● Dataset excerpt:
******

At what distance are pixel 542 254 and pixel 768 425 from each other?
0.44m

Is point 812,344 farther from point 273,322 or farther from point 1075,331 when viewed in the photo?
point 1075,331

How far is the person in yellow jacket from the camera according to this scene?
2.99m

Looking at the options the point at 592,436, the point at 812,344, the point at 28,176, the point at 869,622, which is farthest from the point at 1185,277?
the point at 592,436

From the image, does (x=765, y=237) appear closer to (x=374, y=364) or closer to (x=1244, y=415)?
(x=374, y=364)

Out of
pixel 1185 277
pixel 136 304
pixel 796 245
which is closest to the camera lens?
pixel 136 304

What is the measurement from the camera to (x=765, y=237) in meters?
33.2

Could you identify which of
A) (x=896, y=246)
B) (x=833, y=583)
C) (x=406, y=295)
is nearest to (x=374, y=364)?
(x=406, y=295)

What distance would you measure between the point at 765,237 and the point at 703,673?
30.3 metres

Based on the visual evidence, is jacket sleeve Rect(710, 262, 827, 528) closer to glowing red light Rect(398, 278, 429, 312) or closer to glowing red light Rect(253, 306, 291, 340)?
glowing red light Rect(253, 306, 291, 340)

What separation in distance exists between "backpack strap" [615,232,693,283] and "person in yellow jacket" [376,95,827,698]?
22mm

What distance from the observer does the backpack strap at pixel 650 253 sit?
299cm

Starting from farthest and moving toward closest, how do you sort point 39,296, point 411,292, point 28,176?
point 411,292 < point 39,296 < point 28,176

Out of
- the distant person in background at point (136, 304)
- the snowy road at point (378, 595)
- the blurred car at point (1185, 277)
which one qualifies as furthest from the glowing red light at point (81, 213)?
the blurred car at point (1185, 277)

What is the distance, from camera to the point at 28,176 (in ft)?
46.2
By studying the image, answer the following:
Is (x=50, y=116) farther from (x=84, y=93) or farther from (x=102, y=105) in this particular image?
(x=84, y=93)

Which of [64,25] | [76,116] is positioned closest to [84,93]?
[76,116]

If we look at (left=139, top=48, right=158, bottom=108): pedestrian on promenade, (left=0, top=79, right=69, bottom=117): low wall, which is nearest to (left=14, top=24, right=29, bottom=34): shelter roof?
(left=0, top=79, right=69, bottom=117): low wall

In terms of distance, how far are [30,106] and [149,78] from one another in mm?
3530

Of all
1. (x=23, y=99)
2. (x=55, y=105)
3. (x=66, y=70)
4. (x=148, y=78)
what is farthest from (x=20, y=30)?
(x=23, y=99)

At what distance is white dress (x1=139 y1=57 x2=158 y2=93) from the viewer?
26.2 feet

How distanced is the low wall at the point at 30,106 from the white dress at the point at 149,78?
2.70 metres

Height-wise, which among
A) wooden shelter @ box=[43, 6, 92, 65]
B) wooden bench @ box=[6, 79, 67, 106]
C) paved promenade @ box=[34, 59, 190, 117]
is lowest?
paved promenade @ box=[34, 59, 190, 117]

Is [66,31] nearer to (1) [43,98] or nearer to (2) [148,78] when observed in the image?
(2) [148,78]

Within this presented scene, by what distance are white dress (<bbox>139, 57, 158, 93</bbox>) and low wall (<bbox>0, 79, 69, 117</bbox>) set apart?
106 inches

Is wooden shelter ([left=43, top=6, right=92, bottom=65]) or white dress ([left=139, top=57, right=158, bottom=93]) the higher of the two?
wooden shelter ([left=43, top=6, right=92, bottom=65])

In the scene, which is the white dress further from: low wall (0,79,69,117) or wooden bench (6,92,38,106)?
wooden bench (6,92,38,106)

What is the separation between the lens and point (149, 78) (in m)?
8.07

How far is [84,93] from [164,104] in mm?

******

● Requirements: Format the lines of the listing as a Markdown table with the columns "Row" and "Line", starting with the line that contains "What is the separation" and going on through the end of the listing. Omit blank lines.

● Complete output:
| Row | Line |
|---|---|
| 1 | What is the separation between the lens and point (149, 78) (in m)? |
| 2 | 8.07 |
| 3 | How far is [84,93] from [164,104] in mm? |